La Côte d’Ivoire a suspendu depuis le 15
janvier dernier et pour six mois, l’exportation de 20 denrées alimentaires dont
le manioc, l’igname, la banane plantain, le riz et l’attiéké. La décision,
prise au nom de la «sécurité alimentaire des populations vivant en Côte
d’Ivoire», a des impacts réels sur des pays importateurs comme le Mali.
Au marché de Médine dénommé «Sugunin kura» à
Bamako, un des principaux points d’approvisionnement en ces produits importés,
les activités tournent au ralenti. Le site habituellement grouillant de monde
essaie de survivre. Les grosses bâches servant d’étals n’exposent plus que de
petits tas d’ignames et de bananes. La pénurie fait grimper les prix. Celui de
la banane plantain a presque triplé, passant de 200 à 500 Fcfa pour un tas de 3
à 4 bananes. Quant à l’igname, le kilogramme coûte 450 contre 225 Fcfa
auparavant. Et le kilogramme d’igname blanche se vend à 700 Fcfa.

******

▸ **PROBLÈME À RÉSOUDRE**: Résumez en deux phrases le texte sur la suspension des exportations ivoiriennes de denrées alimentaires. Les lignes qui suivent n'ont aucun rôle dans ce travail.

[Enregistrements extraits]
******

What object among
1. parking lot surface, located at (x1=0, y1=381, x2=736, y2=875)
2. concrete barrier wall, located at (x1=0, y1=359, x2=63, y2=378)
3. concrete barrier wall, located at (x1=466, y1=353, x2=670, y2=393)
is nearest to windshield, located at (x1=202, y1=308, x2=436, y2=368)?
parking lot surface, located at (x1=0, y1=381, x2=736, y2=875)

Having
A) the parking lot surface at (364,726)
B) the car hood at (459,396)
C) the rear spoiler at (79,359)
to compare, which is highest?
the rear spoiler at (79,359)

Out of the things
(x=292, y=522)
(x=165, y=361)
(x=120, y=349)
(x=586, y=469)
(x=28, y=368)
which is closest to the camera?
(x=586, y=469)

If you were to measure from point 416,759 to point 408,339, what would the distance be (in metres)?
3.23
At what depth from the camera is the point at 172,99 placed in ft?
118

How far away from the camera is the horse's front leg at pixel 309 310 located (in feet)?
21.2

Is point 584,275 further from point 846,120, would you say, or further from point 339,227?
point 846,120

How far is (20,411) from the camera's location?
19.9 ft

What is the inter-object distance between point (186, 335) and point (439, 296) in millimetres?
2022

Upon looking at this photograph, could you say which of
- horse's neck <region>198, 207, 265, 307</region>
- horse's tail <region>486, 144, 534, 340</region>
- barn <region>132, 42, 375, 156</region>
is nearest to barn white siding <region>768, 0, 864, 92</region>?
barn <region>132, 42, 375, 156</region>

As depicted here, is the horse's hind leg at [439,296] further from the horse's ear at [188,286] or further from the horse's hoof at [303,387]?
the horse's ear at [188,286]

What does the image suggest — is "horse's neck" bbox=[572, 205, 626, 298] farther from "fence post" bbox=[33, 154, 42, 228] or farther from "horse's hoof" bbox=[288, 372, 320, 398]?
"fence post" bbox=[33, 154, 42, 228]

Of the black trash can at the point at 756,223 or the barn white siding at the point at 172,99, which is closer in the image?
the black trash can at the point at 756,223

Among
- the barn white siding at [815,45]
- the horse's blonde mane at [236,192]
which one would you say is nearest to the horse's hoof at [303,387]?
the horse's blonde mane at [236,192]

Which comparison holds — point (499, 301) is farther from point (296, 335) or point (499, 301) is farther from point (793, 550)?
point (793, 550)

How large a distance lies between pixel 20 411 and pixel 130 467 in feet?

******

▸ **SOLUTION PROPOSÉE**: Depuis le 15 janvier et pour six mois, la Côte d'Ivoire a suspendu l'exportation de 20 denrées alimentaires, dont le manioc, l'igname, la banane plantain, le riz et l'attiéké, au nom de la sécurité alimentaire, ce qui a des impacts réels sur des pays importateurs comme le Mali. Au marché de Médine à Bamako, les activités tournent au ralenti et la pénurie fait grimper les prix : le tas de bananes plantain est passé de 200 à 500 Fcfa et le kilogramme d'igname de 225 à 450 Fcfa.